### LISTING
[Begin]
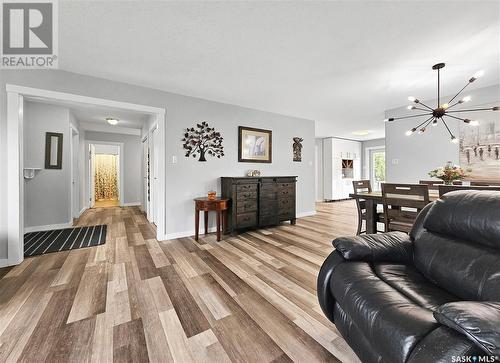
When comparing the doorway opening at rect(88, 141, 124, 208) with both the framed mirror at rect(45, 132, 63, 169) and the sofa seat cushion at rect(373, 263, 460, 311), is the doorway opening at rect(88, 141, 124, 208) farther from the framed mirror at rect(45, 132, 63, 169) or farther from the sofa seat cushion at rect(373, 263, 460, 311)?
the sofa seat cushion at rect(373, 263, 460, 311)

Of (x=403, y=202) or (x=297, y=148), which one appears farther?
(x=297, y=148)

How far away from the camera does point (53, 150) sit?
399 centimetres

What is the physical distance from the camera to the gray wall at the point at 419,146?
348 centimetres

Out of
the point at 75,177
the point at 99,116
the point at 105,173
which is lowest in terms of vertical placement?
the point at 75,177

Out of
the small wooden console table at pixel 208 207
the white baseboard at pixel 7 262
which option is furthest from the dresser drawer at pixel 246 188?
the white baseboard at pixel 7 262

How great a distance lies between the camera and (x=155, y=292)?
190 cm

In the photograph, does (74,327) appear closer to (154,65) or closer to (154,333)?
(154,333)

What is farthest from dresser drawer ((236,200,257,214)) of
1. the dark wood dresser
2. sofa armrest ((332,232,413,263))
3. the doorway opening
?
the doorway opening

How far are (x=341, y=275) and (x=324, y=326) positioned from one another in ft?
1.65

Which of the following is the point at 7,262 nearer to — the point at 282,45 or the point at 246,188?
the point at 246,188

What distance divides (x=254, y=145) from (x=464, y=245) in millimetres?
3511

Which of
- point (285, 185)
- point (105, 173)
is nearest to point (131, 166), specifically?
point (105, 173)

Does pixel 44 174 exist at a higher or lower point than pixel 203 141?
lower

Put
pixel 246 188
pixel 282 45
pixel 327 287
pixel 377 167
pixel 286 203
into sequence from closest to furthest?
pixel 327 287 < pixel 282 45 < pixel 246 188 < pixel 286 203 < pixel 377 167
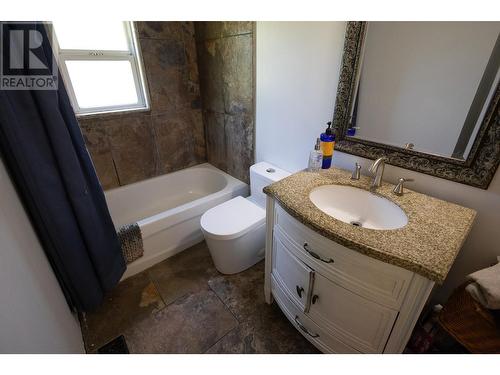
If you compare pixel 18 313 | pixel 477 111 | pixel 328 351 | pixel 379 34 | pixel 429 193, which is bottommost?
pixel 328 351

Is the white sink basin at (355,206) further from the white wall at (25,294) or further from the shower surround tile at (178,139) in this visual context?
the shower surround tile at (178,139)

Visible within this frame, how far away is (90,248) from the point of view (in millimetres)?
1255

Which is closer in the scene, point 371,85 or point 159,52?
point 371,85

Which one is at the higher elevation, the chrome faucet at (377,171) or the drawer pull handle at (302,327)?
the chrome faucet at (377,171)

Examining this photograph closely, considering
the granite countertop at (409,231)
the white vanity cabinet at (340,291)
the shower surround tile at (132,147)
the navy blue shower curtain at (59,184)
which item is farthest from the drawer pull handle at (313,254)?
the shower surround tile at (132,147)

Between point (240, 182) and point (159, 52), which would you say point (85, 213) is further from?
point (159, 52)

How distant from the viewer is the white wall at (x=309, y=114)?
957mm

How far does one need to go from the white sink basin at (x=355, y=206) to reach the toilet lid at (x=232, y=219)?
0.54 m

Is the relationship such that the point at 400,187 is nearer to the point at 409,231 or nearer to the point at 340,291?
the point at 409,231

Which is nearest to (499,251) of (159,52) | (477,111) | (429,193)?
(429,193)

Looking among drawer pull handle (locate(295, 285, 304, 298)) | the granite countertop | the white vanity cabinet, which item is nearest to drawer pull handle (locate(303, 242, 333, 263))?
the white vanity cabinet
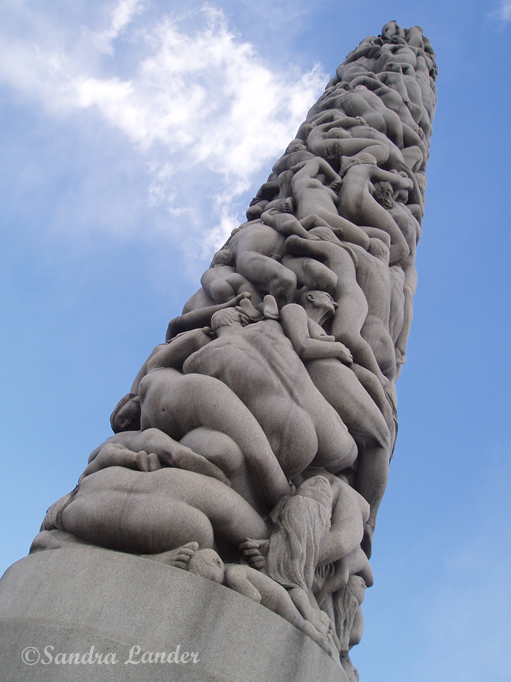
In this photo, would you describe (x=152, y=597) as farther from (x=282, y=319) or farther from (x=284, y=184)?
(x=284, y=184)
[End]
### WHAT YOU HAVE TO DO
Convert the material above, from its start through the line containing "348 centimetres", inclusive, into a Markdown table with the columns Row and Text, one numbered row per line. Skip blank lines, and leave the pictures out.

### EXERCISE ANSWER
| Row | Text |
|---|---|
| 1 | When comparing the doorway opening at rect(88, 141, 124, 208) with both the framed mirror at rect(45, 132, 63, 169) and the sofa seat cushion at rect(373, 263, 460, 311), is the doorway opening at rect(88, 141, 124, 208) farther from the framed mirror at rect(45, 132, 63, 169) or farther from the sofa seat cushion at rect(373, 263, 460, 311)? |
| 2 | the sofa seat cushion at rect(373, 263, 460, 311) |
| 3 | Of (x=403, y=202) or (x=297, y=148), which one appears farther? |
| 4 | (x=297, y=148) |
| 5 | How far away from the camera does point (53, 150) sit? |
| 6 | 399 centimetres |
| 7 | What is the physical distance from the camera to the gray wall at the point at 419,146? |
| 8 | 348 centimetres |